AxeldeRomblay / MLBox

MLBox is a powerful Automated Machine Learning python library.
https://mlbox.readthedocs.io/en/latest/
Other
1.49k stars 274 forks source link

How to force classification ? #87

Closed brunosez closed 4 years ago

brunosez commented 4 years ago

Hi, On this simple dataset, target type is detected as float, I try to force to int in pre-preprocessing but no way ? Do you have an idea ? Thanks Bruno

https://www.kaggle.com/c/learn-together/data

train[['Cover_Type']] = train[['Cover_Type']].astype(int) train.to_csv("../input/train2.csv",index=False)

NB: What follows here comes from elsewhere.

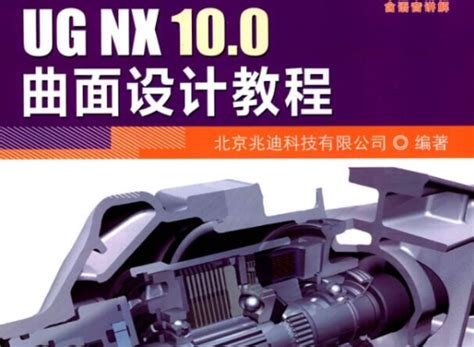 NX2206机电概念设计MCD仿真入门(12)--仿真序列 - NX 运动仿真 - UG爱好者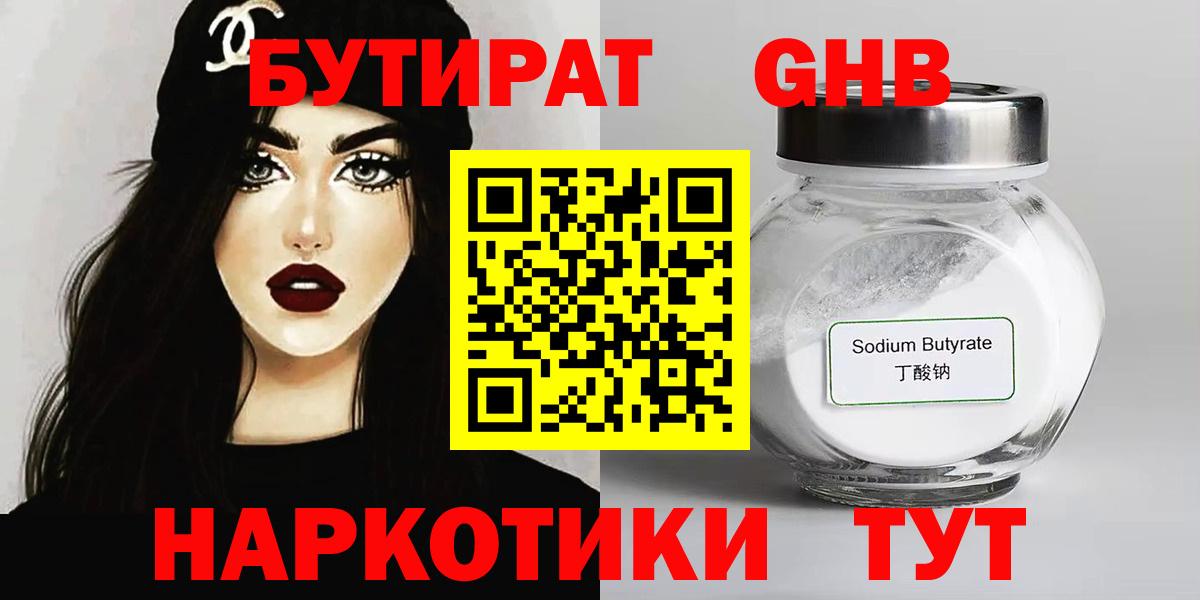БУТИРАТ BDO Ухта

AxeldeRomblay commented 4 years ago

Hello @brunosez, Could you please re-send me the link ? it does not work... Thanks !

brunosez commented 4 years ago

Hello Axel Here : https://www.kaggle.com/c/learn-together Have a nice day !

brunosez commented 4 years ago

In fact, same issue as 2y ago task = "regression" count = y_train.nunique()

        if (count <= 2):
            task = "classification"

        else:
            if (y_train.dtype == object):
                task = "classification"

I will force target column to be an object... Rgds

AxeldeRomblay commented 4 years ago

Indeed, if your target looks like this : y = ["2", "1", "10", ... ,"5"], it will be considered as a regression problem (which is often relevant...) . Otherwise, try to cast it like this : y = ["C2", "C1", "C10", ... ,"C5"].